EstimateEM performs one EM for one given number of shifts. It is called from function PhyloEM. Its use is mostly internal, and most user should not need it.

estimateEM(
  phylo,
  Y_data,
  Y_data_imp = Y_data,
  process = c("BM", "OU", "scOU", "rBM"),
  independent = FALSE,
  tol_EM = list(variance = 10^(-2), value.root = 10^(-2), exp.root = 10^(-2), var.root
    = 10^(-2), selection.strength = 10^(-2), normalized_half_life = 10^(-2),
    log_likelihood = 10^(-2)),
  Nbr_It_Max = 500,
  method.variance = c("simple", "upward_downward"),
  method.init = c("default", "lasso"),
  method.init.alpha = c("default", "estimation"),
  method.init.alpha.estimation = c("regression", "regression.MM", "median"),
  nbr_of_shifts = 0,
  random.root = TRUE,
  stationary.root = TRUE,
  alpha_known = FALSE,
  eps = 10^(-3),
  known.selection.strength = 1,
  init.selection.strength = 1,
  max_selection.strength = 100,
  use_sigma_for_lasso = TRUE,
  max_triplet_number = 10000,
  min_params = list(variance = 0, value.root = -10^(5), exp.root = -10^(5), var.root =
    0, selection.strength = 0),
  max_params = list(variance = 10^(5), value.root = 10^(5), exp.root = 10^(5), var.root
    = 10^(5), selection.strength = 10^(5)),
  var.init.root = diag(1, nrow(Y_data)),
  variance.init = diag(1, nrow(Y_data), nrow(Y_data)),
  methods.segmentation = c("lasso", "same_shifts", "best_single_move"),
  check.tips.names = FALSE,
  times_shared = NULL,
  distances_phylo = NULL,
  subtree.list = NULL,
  T_tree = NULL,
  U_tree = NULL,
  h_tree = NULL,
  F_moments = NULL,
  tol_half_life = TRUE,
  warning_several_solutions = TRUE,
  convergence_mode = c("relative", "absolute"),
  check_convergence_likelihood = TRUE,
  sBM_variance = FALSE,
  method.OUsun = c("rescale", "raw"),
  K_lag_init = 0,
  allow_negative = FALSE,
  trait_correlation_threshold = 0.9,
  ...
)

Arguments

phylo

A phylogenetic tree of class phylo (from package ape).

Y_data

Matrix of data at the tips, size p x ntaxa. Each line is a trait, and each column is a tip. The column names are checked against the tip names of the tree.

Y_data_imp

(optional) imputed data if previously computed, same format as Y_data. Mostly here for internal calls.

process

The model used for the fit. One of "BM" (for a full BM model, univariate or multivariate); "OU" (for an OU with independent traits, univariate or multivariate); or "scOU" (for a "scalar OU" model, see details).

independent

Are the trait assumed to be independent from one another? Default to FALSE. OU in a multivariate setting only works if TRUE.

tol_EM

the tolerance for the convergence of the parameters. A named list, with items:

variance

default to 10^(-2)

value.root

default to 10^(-2)

exp.root

default to 10^(-2)

var.root

default to 10^(-2)

selection.strength

default to 10^(-2)

normalized_half_life

default to 10^(-2)

log_likelihood

default to 10^(-2)

Nbr_It_Max

the maximal number of iterations of the EM allowed. Default to 500 iterations.

method.variance

Algorithm to be used for the moments computations at the E step. One of "simple" for the naive method; of "upward_downward" for the Upward Downward method (usually faster). Default to "upward_downward".

method.init

The initialization method. One of "lasso" for the LASSO base initialization method; or "default" for user-specified initialization values. Default to "lasso".

method.init.alpha

For OU model, initialization method for the selection strength alpha. One of "estimation" for a cherry-based initialization, using nlrob; or "default" for user-specified initialization values. Default to "estimation".
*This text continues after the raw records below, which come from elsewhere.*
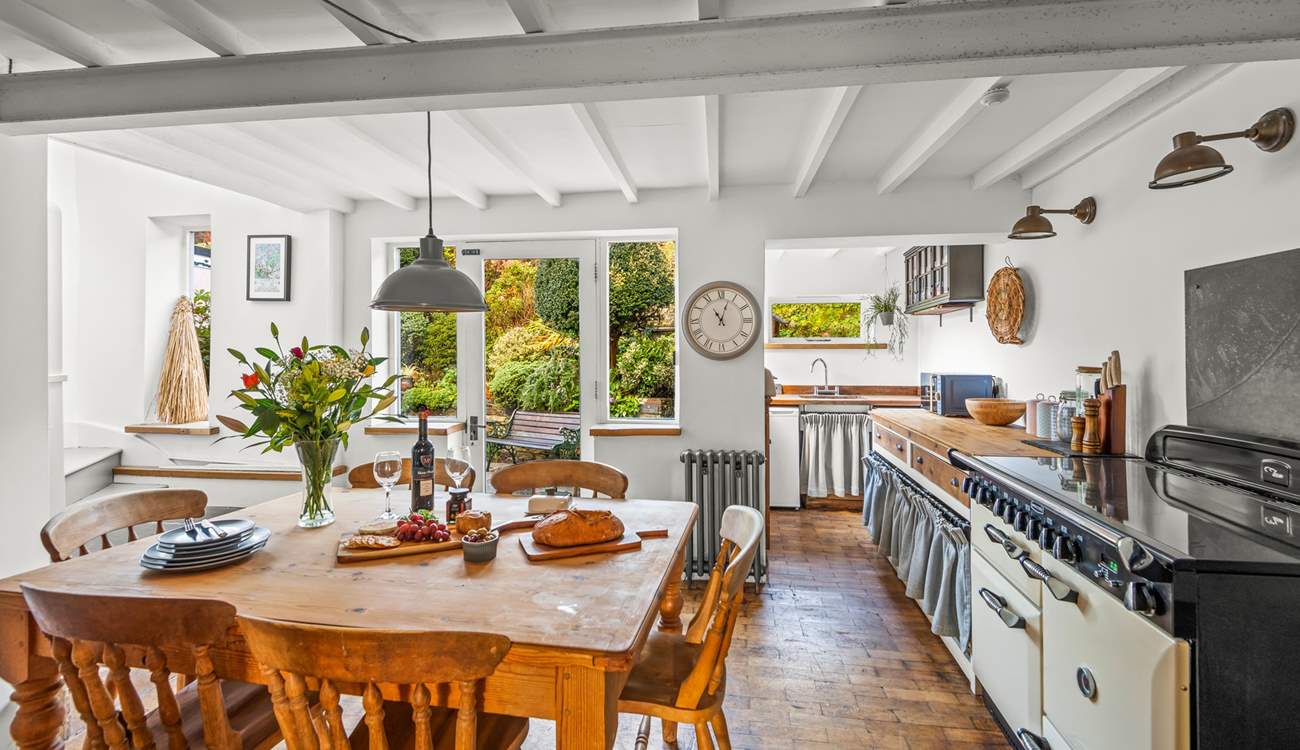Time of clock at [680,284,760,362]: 11:03
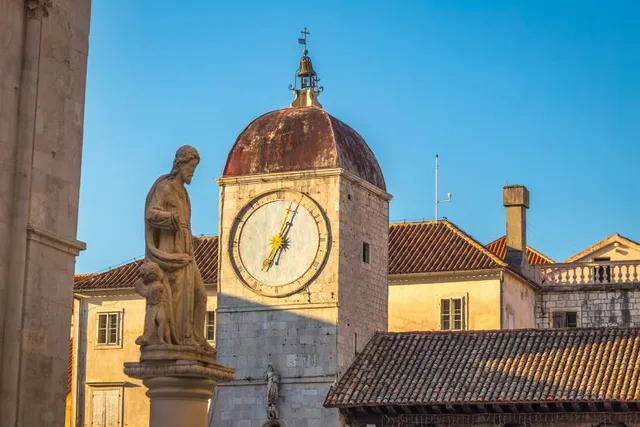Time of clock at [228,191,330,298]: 7:04
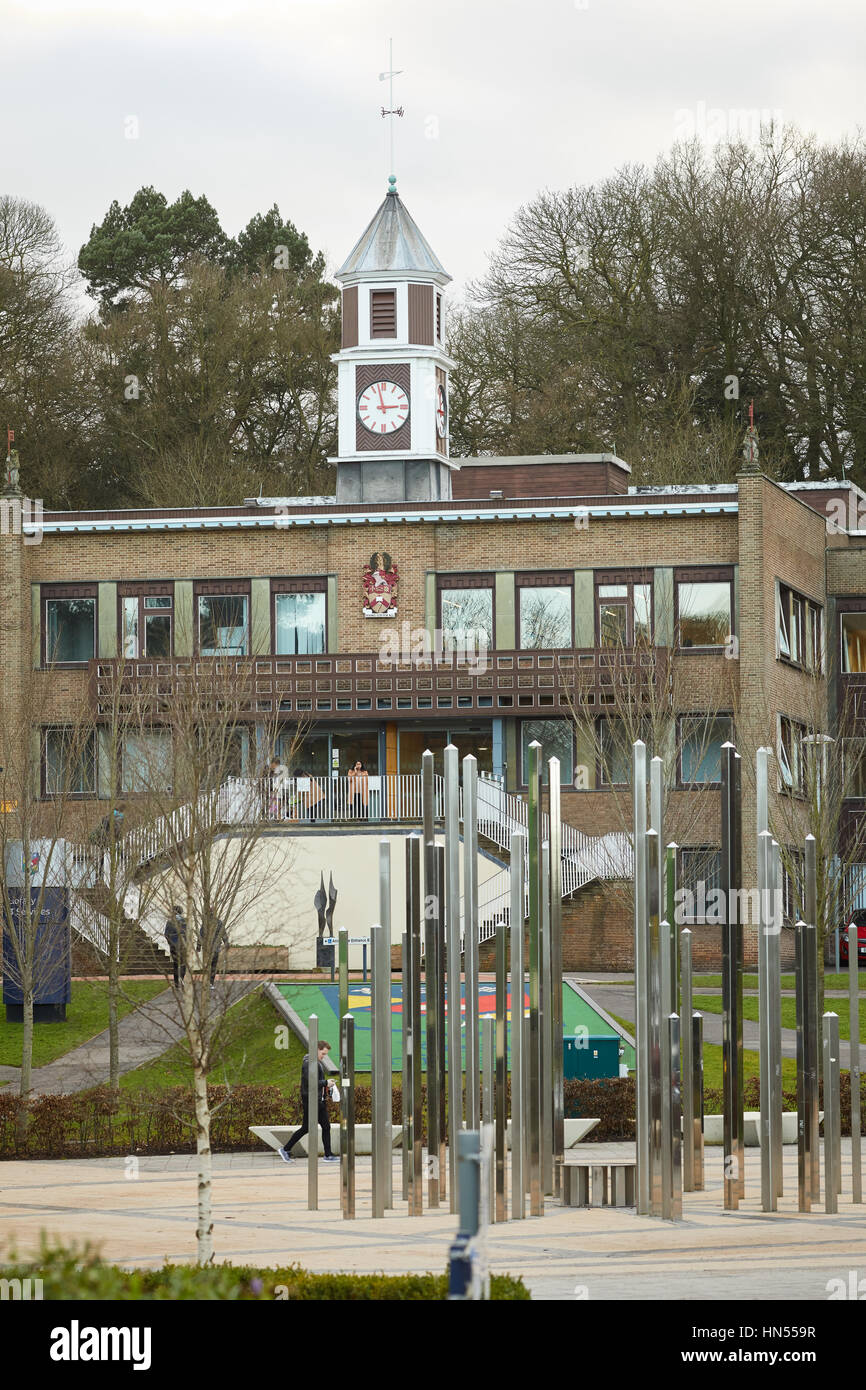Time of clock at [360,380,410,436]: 2:57
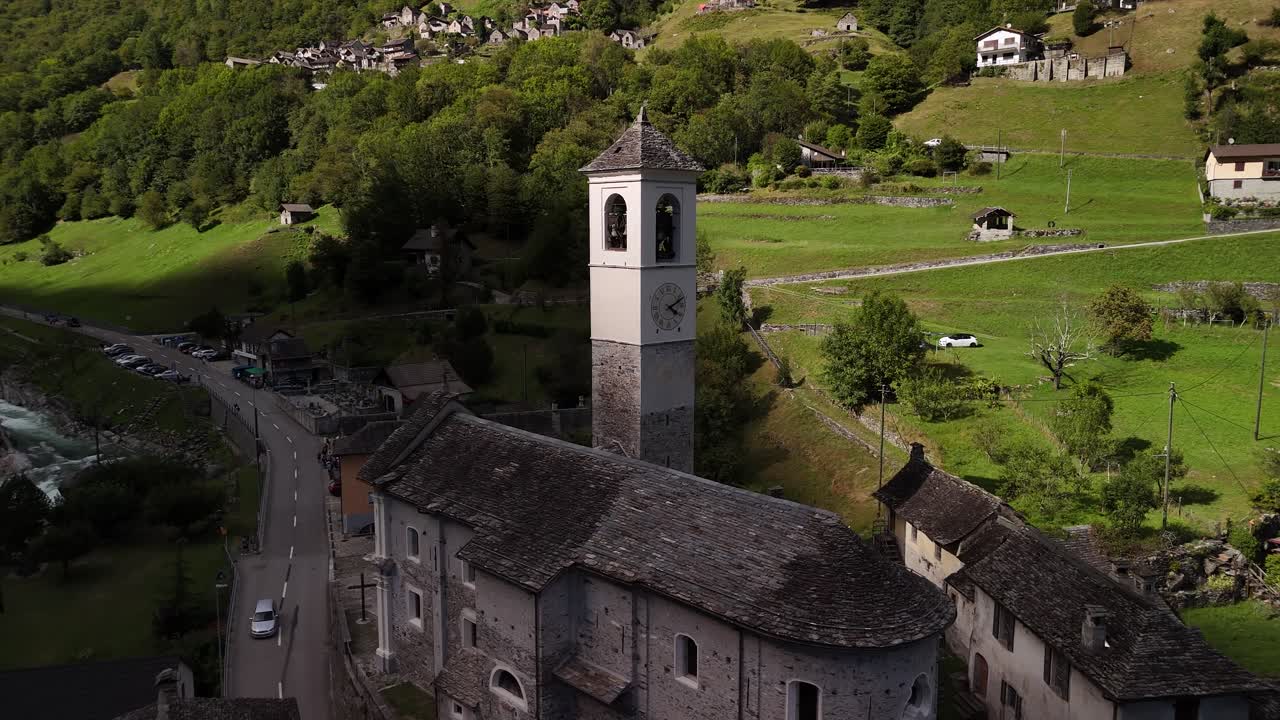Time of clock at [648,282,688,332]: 4:10
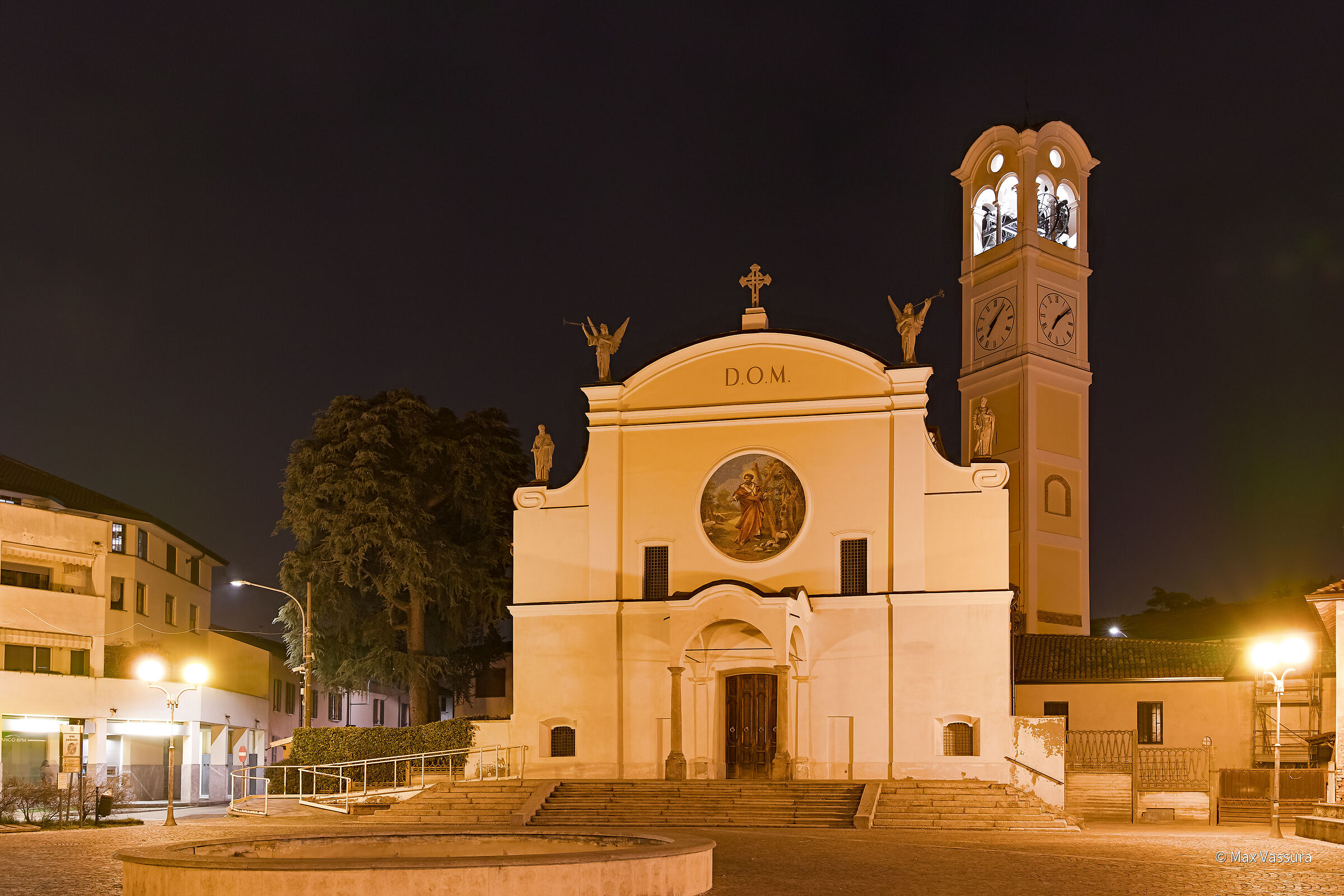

method.init.alpha.estimation

If method.init.alpha="estimation", choice of the estimation(s) methods to be used. Choices among "regression", (method="M" is passed to nlrob); "regression.MM" (method="MM" is passed to nlrob) or "median" (nlrob is not used, a simple median is taken). Default to all of them.

nbr_of_shifts

the number of shifts allowed.

random.root

whether the root is assumed to be random (TRUE) of fixed (FALSE). Default to TRUE

stationary.root

whether the root is assumed to be in the stationary state. Default to TRUE.

alpha_known

is the selection strength assumed to be known ? Default to FALSE.

eps

tolerance on the selection strength value before switching to a BM. Default to 10^(-3).

known.selection.strength

if alpha_known=TRUE, the value of the known selection strength.

init.selection.strength

(optional) a starting point for the selection strength value.

max_selection.strength

the maximal value allowed of the selection strength. Default to 100.

use_sigma_for_lasso

whether to use the first estimation of the variance matrix in the lasso regression. Default to TRUE.

max_triplet_number

for the initialization of the selection strength value (when estimated), the maximal number of triplets of tips to be considered.

min_params

a named list containing the minimum allowed values for the parameters. If the estimation is smaller, then the EM stops, and is considered to be divergent. Default values:

variance

default to 0

value.root

default to -10^(5)

exp.root

default to -10^(5)

var.root

default to 0

selection.strength

default to 0

max_params

a named list containing the maximum allowed values for the parameters. If the estimation is larger, then the EM stops, and is considered to be divergent. Default values:

variance

default to 10^(5)

value.root

default to 10^(5)

exp.root

default to 10^(5)

var.root

default to 10^(5)

selection.strength

default to 10^(5)

var.init.root

optional initialization value for the variance of the root.

variance.init

optional initialization value for the variance.

methods.segmentation

For OU, method(s) used at the M step to find new candidate shifts positions. Choices among "lasso" for a LASSO-based algorithm; and "best_single_move" for a one-move at a time based heuristic. Default to both of them. Using only "lasso" might speed up the function a lot.

check.tips.names

whether to check the tips names of the tree against the column names of the data. Default to TRUE.

times_shared

(optional) times of shared ancestry of all nodes and tips, result of function compute_times_ca

distances_phylo

(optional) phylogenetic distances, result of function compute_dist_phy.

subtree.list

(optional) tips descendants of all the edges, result of function enumerate_tips_under_edges.

T_tree

(optional) matrix of incidence of the tree, result of function incidence.matrix.

U_tree

(optional) full matrix of incidence of the tree, result of function incidence.matrix.full.

h_tree

(optional) total height of the tree.

F_moments

(optional, internal)

tol_half_life

should the tolerance criterion be applied to the phylogenetic half life (TRUE, default) or to the raw selection strength ?

warning_several_solutions

whether to issue a warning if several equivalent solutions are found (default to TRUE).

convergence_mode

one of "relative" (the default) or "absolute". Should the tolerance be applied to the raw parameters, or to the renormalized ones ?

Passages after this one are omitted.